Early career physician scientists, in particular, struggle with working long hours, finding time to write grants to fund their research, starting a family and maintaining a work-life balance.

Since 1979, the physician scientist with a medical degree has teetered on the edge of the “endangered species” list. This group of doctors not only sees patients, but conducts research and teaches or mentors students. Early career physician scientists, in particular, struggle with working long hours, finding time to write grants to fund their research, starting a family and maintaining a work-life balance. They are at risk for burnout and a handful will leave the profession before becoming tenured.

Sylvia Becker-Dreps is one of these physician scientists. She practices at the site of UNC Family Medicine’s underserved track in Prospect Hill, North Carolina — but her research is a little more remote. Every few months, she travels to Leon, Nicaragua, where she and her team focus on the prevention and epidemiology of childhood pneumonia and diarrhea and, in recent months, Zika infection.

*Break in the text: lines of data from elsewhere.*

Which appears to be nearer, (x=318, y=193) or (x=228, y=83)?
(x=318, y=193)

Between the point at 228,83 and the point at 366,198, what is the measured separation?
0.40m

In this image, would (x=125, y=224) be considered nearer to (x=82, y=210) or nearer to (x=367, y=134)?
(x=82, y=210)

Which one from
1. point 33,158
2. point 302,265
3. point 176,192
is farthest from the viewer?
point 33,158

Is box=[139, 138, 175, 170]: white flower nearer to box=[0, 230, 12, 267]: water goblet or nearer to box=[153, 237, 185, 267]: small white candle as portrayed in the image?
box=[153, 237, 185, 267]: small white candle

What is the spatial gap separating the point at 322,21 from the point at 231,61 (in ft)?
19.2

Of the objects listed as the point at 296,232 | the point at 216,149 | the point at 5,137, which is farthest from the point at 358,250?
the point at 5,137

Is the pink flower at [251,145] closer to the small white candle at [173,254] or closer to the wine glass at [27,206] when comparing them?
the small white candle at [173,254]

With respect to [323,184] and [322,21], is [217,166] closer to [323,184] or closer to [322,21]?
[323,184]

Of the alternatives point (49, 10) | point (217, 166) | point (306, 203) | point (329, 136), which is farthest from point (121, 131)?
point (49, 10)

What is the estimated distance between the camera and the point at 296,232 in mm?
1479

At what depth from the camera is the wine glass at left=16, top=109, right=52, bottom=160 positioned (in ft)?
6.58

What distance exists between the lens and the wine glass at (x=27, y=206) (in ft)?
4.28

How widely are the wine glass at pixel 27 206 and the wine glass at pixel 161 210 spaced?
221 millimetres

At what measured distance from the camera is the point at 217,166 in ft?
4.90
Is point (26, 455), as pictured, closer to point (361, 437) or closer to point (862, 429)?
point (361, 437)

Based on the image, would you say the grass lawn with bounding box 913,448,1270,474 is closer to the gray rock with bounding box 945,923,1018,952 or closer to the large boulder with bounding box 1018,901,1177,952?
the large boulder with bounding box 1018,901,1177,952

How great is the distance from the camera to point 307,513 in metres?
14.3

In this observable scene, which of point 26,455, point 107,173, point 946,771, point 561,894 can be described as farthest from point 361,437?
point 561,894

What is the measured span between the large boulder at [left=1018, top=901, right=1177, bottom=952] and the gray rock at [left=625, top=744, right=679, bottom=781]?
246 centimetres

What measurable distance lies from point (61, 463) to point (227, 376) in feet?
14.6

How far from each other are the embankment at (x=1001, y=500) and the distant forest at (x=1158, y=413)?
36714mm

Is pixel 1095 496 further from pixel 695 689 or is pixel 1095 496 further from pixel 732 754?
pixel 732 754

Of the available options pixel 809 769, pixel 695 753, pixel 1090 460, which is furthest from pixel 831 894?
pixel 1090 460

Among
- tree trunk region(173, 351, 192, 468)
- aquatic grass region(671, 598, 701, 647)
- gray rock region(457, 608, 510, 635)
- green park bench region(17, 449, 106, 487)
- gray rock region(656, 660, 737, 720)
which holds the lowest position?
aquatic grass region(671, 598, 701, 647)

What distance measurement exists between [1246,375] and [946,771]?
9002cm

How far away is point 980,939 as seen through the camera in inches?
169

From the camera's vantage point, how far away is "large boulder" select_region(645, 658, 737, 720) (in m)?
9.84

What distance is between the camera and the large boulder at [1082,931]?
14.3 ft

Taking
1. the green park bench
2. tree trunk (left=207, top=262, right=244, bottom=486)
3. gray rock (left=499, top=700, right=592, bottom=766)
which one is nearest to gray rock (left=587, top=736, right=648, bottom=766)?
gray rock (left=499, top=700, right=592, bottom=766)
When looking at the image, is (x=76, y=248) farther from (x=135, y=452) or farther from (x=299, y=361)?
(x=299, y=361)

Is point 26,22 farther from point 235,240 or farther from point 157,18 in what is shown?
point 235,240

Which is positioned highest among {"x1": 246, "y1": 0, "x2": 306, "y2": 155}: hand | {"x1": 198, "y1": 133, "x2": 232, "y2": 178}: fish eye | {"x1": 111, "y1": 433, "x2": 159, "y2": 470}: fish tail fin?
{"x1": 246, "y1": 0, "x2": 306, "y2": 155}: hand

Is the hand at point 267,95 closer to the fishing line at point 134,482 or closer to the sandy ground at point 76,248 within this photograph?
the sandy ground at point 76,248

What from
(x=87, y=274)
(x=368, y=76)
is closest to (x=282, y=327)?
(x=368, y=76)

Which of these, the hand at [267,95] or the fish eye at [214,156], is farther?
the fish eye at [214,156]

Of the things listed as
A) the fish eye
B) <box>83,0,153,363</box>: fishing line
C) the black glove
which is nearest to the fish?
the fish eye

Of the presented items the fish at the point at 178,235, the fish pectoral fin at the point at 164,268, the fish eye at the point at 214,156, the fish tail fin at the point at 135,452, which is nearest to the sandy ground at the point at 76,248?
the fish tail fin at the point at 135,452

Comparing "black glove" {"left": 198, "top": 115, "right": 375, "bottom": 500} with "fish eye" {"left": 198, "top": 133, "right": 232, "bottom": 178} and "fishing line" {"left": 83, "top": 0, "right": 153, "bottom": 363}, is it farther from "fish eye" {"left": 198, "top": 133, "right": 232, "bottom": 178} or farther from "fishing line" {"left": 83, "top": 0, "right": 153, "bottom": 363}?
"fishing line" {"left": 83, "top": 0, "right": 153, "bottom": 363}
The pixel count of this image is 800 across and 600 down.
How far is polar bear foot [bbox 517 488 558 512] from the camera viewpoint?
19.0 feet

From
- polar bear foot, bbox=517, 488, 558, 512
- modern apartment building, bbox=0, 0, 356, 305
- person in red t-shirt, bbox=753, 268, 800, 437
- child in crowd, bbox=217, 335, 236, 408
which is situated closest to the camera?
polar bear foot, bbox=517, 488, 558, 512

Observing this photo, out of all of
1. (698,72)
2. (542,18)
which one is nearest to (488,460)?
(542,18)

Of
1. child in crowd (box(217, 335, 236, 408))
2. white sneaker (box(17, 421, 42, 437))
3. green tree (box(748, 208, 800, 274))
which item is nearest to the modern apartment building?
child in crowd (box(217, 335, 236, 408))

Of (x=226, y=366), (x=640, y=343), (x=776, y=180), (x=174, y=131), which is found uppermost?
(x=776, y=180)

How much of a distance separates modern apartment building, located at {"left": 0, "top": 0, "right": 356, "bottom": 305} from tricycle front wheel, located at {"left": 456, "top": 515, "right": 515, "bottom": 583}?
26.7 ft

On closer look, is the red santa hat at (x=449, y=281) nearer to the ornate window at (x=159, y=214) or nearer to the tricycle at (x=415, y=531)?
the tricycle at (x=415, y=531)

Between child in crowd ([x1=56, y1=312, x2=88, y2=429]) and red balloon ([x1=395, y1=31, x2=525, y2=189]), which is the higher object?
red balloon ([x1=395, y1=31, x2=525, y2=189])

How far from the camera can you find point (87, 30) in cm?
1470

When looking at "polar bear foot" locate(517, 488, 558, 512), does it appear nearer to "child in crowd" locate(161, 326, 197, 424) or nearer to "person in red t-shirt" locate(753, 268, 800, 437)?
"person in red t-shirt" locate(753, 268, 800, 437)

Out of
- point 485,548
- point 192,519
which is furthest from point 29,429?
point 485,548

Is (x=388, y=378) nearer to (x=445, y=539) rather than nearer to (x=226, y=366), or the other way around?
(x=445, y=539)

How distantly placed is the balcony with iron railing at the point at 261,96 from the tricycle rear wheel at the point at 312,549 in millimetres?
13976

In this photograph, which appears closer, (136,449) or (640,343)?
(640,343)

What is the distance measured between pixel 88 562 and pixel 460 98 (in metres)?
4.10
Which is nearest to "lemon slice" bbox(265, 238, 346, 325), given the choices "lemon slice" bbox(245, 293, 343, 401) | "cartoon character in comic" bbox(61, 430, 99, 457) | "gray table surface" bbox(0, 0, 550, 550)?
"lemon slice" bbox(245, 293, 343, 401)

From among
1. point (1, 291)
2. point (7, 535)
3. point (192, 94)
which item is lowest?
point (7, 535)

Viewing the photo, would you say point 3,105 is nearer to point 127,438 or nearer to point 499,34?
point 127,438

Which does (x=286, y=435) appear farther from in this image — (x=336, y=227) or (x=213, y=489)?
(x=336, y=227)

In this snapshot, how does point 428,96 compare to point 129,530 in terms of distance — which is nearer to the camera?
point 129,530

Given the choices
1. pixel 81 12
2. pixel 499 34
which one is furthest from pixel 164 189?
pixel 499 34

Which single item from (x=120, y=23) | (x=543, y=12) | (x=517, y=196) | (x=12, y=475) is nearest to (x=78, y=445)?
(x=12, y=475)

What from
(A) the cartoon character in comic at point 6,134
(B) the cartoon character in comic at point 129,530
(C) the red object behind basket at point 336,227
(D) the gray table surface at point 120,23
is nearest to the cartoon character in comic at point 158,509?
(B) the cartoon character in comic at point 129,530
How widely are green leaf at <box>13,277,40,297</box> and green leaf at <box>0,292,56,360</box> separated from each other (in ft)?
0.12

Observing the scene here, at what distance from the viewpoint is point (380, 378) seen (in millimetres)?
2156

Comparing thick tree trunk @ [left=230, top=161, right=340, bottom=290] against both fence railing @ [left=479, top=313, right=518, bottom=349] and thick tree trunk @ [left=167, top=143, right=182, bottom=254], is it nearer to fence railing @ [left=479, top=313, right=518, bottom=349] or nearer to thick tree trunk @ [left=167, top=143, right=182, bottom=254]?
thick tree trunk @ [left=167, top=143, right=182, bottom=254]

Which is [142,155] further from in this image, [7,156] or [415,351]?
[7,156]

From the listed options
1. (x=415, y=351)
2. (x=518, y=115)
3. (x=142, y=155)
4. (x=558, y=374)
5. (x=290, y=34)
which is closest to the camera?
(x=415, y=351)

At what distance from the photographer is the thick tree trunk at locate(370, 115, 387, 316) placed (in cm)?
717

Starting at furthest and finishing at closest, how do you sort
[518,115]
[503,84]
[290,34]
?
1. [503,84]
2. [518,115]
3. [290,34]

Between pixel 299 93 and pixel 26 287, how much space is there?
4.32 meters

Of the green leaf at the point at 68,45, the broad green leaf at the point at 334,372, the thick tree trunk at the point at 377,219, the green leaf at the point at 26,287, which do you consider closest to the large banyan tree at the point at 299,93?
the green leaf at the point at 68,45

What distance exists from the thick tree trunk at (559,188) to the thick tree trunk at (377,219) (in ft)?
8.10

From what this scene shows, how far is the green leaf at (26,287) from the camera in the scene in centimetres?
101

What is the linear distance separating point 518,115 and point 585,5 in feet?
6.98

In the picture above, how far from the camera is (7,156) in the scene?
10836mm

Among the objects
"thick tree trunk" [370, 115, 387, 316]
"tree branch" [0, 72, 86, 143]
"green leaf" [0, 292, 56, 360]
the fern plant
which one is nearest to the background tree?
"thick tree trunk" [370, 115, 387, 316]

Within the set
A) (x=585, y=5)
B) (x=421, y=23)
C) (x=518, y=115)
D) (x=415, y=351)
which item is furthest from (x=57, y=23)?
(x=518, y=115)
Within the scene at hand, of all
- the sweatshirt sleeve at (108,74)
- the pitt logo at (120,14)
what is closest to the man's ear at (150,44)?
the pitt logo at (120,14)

On top of being a physician and researcher, she juggles the schedules of three children — and her youngest daughter, Eva, has a rare coordination disorder. “There are only four or five kids in the country that have what she has,” she said. So in-between her travels to Nicaragua, her clinical work at the Prospect Hill Community Health Center, and days spent in her office at UNC-Chapel Hill writing research grants, Becker-Dreps traverses all over the Triangle, taking Eva, now 8, to her physical and occupational therapy appointments and tutor.

“I’ve spent a lot of time in the waiting room during a therapy session trying to get a grant written,” Becker-Dreps said. “But it’s not the best way to do things. It’s better to have a block of time to really focus on writing a great grant.”

Carolina psychiatrist Eliza (Leeza) Park lives a similar life. When she’s not seeing patients, she’s researching how parents with advanced cancer make decisions about their treatment and identifying ways to improve their quality of life. After beginning to delve deeply into this topic in 2015, though, she gave birth to her son, Cody, 12 weeks early. He spent the next 10 weeks in the neonatal intensive care unit battling lung problems and other consequences of prematurity.

Park took leave for six months to focus on her son. Now 19 months old, Cody sees eight specialists and attends anywhere from one to four appointments each week. “I think to be a good scientist you really have to throw yourself into it, which most of us want to do,” Park says. “But at the same time, I’m devoted to being a good doctor to my patients and mother to my two small children. That’s the difficult part — the balancing act.”

Early career physician scientists like Becker-Dreps and Park are vulnerable to burnout from these high work demands, limited resources and caregiving needs at home. The Doris Duke Charitable Foundation recognizes this problem and, at the beginning of 2016, awarded a total of $5.4 million to 10 schools over the course of five years to provide stronger institutional support and supplemental funds to early career physician scientists.

Carolina received $540,000 to develop a program that, today, is led by UNC-Chapel Hill psychiatry professor Susan Girdler and Amelia Drake, director of the UNC Craniofacial Center.